One of the main challenges in predicting the room acoustic conditions on a stage is taking into account the presence of the ensemble and its effect on sound propagation. In a scenario where diffraction effects are dominant and the shape and arrangement of obstacles are not only highly complex but also time-varying, geometric acoustic methods do not yet provide sufficient accuracy for calculating room acoustic parameters or for auralisation. To address this limitation, anechoic measurements from a group of seated subjects were combined with Boundary Element Method simulations at lower frequencies to obtain broadband insertion loss values for a total of 104 paths within a typical orchestra setup. These transfer functions have been converted into a Diffraction-Induced Attenuation by Seated Persons FIR Database, which includes linear phase approximations of the direct sound as well as floor reflections, and reproduces the attenuation that occurs between players in an orchestra. Based on these filters, a parametric model was developed to predict insertion loss within different groups of seated people.

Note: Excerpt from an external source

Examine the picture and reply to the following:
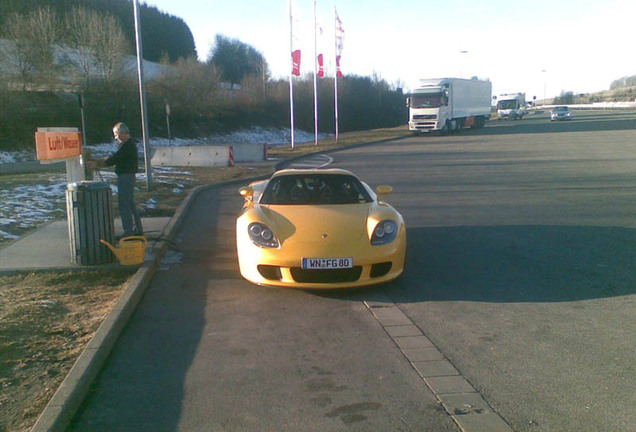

This can be used in geometric acoustic simulations and auralisations to account for insertion loss within different groups of seated people, as they occur in many acoustically relevant everyday situations. •Comprehensive database of insertion loss measurements and simulations between orchestra players under anechoic conditions.•New parametric model predicts insertion loss within seated groups, aiding auralisation for stage acoustics research.•Study accounts for the significant effects of musicians' movements on sound propagation, allowing for realistic auralisation.